• EXERCISE
Copy the records below exactly. Include all of them.

• EXTRACTED DATA
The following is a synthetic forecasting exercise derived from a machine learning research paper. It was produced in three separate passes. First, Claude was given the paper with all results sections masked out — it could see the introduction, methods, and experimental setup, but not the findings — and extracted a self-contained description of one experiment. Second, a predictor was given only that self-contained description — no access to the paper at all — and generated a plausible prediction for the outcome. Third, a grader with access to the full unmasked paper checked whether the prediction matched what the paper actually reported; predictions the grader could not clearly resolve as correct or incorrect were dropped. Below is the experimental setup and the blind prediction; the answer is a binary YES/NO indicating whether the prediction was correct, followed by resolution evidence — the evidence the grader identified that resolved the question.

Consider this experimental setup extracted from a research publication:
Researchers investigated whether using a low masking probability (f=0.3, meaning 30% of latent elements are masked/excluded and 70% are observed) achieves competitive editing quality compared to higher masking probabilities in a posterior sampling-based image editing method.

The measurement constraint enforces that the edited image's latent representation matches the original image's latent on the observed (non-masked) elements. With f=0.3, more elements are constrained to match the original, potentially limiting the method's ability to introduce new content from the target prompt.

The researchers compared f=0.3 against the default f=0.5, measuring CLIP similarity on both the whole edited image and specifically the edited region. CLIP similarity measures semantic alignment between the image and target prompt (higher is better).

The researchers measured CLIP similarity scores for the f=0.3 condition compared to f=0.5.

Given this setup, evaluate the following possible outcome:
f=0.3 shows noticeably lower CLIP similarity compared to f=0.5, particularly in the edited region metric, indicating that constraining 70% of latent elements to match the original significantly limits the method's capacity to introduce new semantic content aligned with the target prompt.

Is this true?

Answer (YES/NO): YES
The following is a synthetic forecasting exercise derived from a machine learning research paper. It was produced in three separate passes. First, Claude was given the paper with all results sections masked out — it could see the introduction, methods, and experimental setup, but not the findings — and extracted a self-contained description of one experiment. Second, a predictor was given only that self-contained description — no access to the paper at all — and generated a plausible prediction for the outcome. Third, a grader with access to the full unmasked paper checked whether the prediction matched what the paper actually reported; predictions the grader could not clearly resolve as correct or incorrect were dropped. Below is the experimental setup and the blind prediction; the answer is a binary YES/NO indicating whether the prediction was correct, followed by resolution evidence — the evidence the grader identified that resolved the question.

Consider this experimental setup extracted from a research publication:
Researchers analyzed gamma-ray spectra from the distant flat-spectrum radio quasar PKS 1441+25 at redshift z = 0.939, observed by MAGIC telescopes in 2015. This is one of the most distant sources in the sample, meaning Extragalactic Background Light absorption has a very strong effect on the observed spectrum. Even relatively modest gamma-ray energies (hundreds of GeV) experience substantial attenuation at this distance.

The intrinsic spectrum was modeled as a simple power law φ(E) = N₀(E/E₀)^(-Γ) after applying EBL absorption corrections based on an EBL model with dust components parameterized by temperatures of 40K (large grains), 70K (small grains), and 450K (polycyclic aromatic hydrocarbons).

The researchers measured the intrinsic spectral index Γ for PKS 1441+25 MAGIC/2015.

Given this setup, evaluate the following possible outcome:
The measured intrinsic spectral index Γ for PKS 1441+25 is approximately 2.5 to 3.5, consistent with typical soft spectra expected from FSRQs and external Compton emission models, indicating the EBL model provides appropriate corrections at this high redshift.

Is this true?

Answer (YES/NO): YES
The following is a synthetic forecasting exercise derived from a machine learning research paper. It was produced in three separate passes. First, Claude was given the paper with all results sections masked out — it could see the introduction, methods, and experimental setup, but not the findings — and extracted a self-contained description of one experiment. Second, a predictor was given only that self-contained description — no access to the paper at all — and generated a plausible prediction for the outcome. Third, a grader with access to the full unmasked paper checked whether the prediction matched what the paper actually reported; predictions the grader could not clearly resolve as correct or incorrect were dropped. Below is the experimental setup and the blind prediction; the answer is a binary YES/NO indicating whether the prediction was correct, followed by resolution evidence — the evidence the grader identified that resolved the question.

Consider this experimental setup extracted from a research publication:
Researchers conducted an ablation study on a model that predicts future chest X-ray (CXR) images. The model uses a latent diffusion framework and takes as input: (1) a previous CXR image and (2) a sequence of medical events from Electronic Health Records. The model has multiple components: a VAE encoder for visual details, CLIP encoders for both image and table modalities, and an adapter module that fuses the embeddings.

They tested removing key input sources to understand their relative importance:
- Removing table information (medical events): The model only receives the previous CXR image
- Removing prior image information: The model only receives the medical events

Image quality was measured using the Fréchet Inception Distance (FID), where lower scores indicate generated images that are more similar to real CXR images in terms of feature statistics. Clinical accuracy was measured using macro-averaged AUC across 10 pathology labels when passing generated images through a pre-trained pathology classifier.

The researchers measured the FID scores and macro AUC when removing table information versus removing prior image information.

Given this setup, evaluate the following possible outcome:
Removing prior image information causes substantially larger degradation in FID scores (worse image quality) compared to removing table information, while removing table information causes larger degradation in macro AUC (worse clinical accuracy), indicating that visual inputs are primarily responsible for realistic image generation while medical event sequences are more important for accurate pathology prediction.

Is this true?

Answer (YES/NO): NO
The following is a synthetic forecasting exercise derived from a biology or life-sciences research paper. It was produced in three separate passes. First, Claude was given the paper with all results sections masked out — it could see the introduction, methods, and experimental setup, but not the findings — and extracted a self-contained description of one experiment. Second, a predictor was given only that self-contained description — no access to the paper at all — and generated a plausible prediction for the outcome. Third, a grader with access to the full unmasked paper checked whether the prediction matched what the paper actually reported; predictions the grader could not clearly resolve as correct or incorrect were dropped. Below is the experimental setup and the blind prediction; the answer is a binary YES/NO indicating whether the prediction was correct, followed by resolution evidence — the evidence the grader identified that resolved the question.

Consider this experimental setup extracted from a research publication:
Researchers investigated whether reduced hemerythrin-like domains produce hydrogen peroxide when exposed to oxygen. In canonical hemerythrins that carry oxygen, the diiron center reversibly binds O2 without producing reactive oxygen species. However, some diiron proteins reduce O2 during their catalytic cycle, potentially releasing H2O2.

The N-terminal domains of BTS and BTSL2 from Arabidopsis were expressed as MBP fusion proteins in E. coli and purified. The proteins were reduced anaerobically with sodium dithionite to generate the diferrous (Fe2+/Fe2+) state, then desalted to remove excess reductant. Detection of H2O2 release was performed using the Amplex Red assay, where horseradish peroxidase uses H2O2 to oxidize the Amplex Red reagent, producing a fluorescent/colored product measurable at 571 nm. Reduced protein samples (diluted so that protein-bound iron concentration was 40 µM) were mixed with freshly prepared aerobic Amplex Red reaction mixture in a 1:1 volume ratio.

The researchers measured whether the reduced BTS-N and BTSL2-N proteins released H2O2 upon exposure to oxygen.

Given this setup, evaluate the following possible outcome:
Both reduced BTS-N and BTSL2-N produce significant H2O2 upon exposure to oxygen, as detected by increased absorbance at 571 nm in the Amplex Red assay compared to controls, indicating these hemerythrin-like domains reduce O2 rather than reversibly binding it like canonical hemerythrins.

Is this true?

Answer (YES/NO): YES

• RESULT FOR THIS EXERCISE
The following is a synthetic forecasting exercise derived from a machine learning research paper. It was produced in three separate passes. First, Claude was given the paper with all results sections masked out — it could see the introduction, methods, and experimental setup, but not the findings — and extracted a self-contained description of one experiment. Second, a predictor was given only that self-contained description — no access to the paper at all — and generated a plausible prediction for the outcome. Third, a grader with access to the full unmasked paper checked whether the prediction matched what the paper actually reported; predictions the grader could not clearly resolve as correct or incorrect were dropped. Below is the experimental setup and the blind prediction; the answer is a binary YES/NO indicating whether the prediction was correct, followed by resolution evidence — the evidence the grader identified that resolved the question.

Consider this experimental setup extracted from a research publication:
Researchers investigated whether using a low masking probability (f=0.3, meaning 30% of latent elements are masked/excluded and 70% are observed) achieves competitive editing quality compared to higher masking probabilities in a posterior sampling-based image editing method.

The measurement constraint enforces that the edited image's latent representation matches the original image's latent on the observed (non-masked) elements. With f=0.3, more elements are constrained to match the original, potentially limiting the method's ability to introduce new content from the target prompt.

The researchers compared f=0.3 against the default f=0.5, measuring CLIP similarity on both the whole edited image and specifically the edited region. CLIP similarity measures semantic alignment between the image and target prompt (higher is better).

The researchers measured CLIP similarity scores for the f=0.3 condition compared to f=0.5.

Given this setup, evaluate the following possible outcome:
f=0.3 shows noticeably lower CLIP similarity compared to f=0.5, particularly in the edited region metric, indicating that constraining 70% of latent elements to match the original significantly limits the method's capacity to introduce new semantic content aligned with the target prompt.

Is this true?

Answer (YES/NO): YES
The following is a synthetic forecasting exercise derived from a machine learning research paper. It was produced in three separate passes. First, Claude was given the paper with all results sections masked out — it could see the introduction, methods, and experimental setup, but not the findings — and extracted a self-contained description of one experiment. Second, a predictor was given only that self-contained description — no access to the paper at all — and generated a plausible prediction for the outcome. Third, a grader with access to the full unmasked paper checked whether the prediction matched what the paper actually reported; predictions the grader could not clearly resolve as correct or incorrect were dropped. Below is the experimental setup and the blind prediction; the answer is a binary YES/NO indicating whether the prediction was correct, followed by resolution evidence — the evidence the grader identified that resolved the question.

Consider this experimental setup extracted from a research publication:
Researchers analyzed gamma-ray spectra from the distant flat-spectrum radio quasar PKS 1441+25 at redshift z = 0.939, observed by MAGIC telescopes in 2015. This is one of the most distant sources in the sample, meaning Extragalactic Background Light absorption has a very strong effect on the observed spectrum. Even relatively modest gamma-ray energies (hundreds of GeV) experience substantial attenuation at this distance.

The intrinsic spectrum was modeled as a simple power law φ(E) = N₀(E/E₀)^(-Γ) after applying EBL absorption corrections based on an EBL model with dust components parameterized by temperatures of 40K (large grains), 70K (small grains), and 450K (polycyclic aromatic hydrocarbons).

The researchers measured the intrinsic spectral index Γ for PKS 1441+25 MAGIC/2015.

Given this setup, evaluate the following possible outcome:
The measured intrinsic spectral index Γ for PKS 1441+25 is approximately 2.5 to 3.5, consistent with typical soft spectra expected from FSRQs and external Compton emission models, indicating the EBL model provides appropriate corrections at this high redshift.

Is this true?

Answer (YES/NO): YES
The following is a synthetic forecasting exercise derived from a machine learning research paper. It was produced in three separate passes. First, Claude was given the paper with all results sections masked out — it could see the introduction, methods, and experimental setup, but not the findings — and extracted a self-contained description of one experiment. Second, a predictor was given only that self-contained description — no access to the paper at all — and generated a plausible prediction for the outcome. Third, a grader with access to the full unmasked paper checked whether the prediction matched what the paper actually reported; predictions the grader could not clearly resolve as correct or incorrect were dropped. Below is the experimental setup and the blind prediction; the answer is a binary YES/NO indicating whether the prediction was correct, followed by resolution evidence — the evidence the grader identified that resolved the question.

Consider this experimental setup extracted from a research publication:
Researchers conducted an ablation study on a model that predicts future chest X-ray (CXR) images. The model uses a latent diffusion framework and takes as input: (1) a previous CXR image and (2) a sequence of medical events from Electronic Health Records. The model has multiple components: a VAE encoder for visual details, CLIP encoders for both image and table modalities, and an adapter module that fuses the embeddings.

They tested removing key input sources to understand their relative importance:
- Removing table information (medical events): The model only receives the previous CXR image
- Removing prior image information: The model only receives the medical events

Image quality was measured using the Fréchet Inception Distance (FID), where lower scores indicate generated images that are more similar to real CXR images in terms of feature statistics. Clinical accuracy was measured using macro-averaged AUC across 10 pathology labels when passing generated images through a pre-trained pathology classifier.

The researchers measured the FID scores and macro AUC when removing table information versus removing prior image information.

Given this setup, evaluate the following possible outcome:
Removing prior image information causes substantially larger degradation in FID scores (worse image quality) compared to removing table information, while removing table information causes larger degradation in macro AUC (worse clinical accuracy), indicating that visual inputs are primarily responsible for realistic image generation while medical event sequences are more important for accurate pathology prediction.

Is this true?

Answer (YES/NO): NO
The following is a synthetic forecasting exercise derived from a biology or life-sciences research paper. It was produced in three separate passes. First, Claude was given the paper with all results sections masked out — it could see the introduction, methods, and experimental setup, but not the findings — and extracted a self-contained description of one experiment. Second, a predictor was given only that self-contained description — no access to the paper at all — and generated a plausible prediction for the outcome. Third, a grader with access to the full unmasked paper checked whether the prediction matched what the paper actually reported; predictions the grader could not clearly resolve as correct or incorrect were dropped. Below is the experimental setup and the blind prediction; the answer is a binary YES/NO indicating whether the prediction was correct, followed by resolution evidence — the evidence the grader identified that resolved the question.

Consider this experimental setup extracted from a research publication:
Researchers investigated whether reduced hemerythrin-like domains produce hydrogen peroxide when exposed to oxygen. In canonical hemerythrins that carry oxygen, the diiron center reversibly binds O2 without producing reactive oxygen species. However, some diiron proteins reduce O2 during their catalytic cycle, potentially releasing H2O2.

The N-terminal domains of BTS and BTSL2 from Arabidopsis were expressed as MBP fusion proteins in E. coli and purified. The proteins were reduced anaerobically with sodium dithionite to generate the diferrous (Fe2+/Fe2+) state, then desalted to remove excess reductant. Detection of H2O2 release was performed using the Amplex Red assay, where horseradish peroxidase uses H2O2 to oxidize the Amplex Red reagent, producing a fluorescent/colored product measurable at 571 nm. Reduced protein samples (diluted so that protein-bound iron concentration was 40 µM) were mixed with freshly prepared aerobic Amplex Red reaction mixture in a 1:1 volume ratio.

The researchers measured whether the reduced BTS-N and BTSL2-N proteins released H2O2 upon exposure to oxygen.

Given this setup, evaluate the following possible outcome:
Both reduced BTS-N and BTSL2-N produce significant H2O2 upon exposure to oxygen, as detected by increased absorbance at 571 nm in the Amplex Red assay compared to controls, indicating these hemerythrin-like domains reduce O2 rather than reversibly binding it like canonical hemerythrins.

Is this true?

Answer (YES/NO): YES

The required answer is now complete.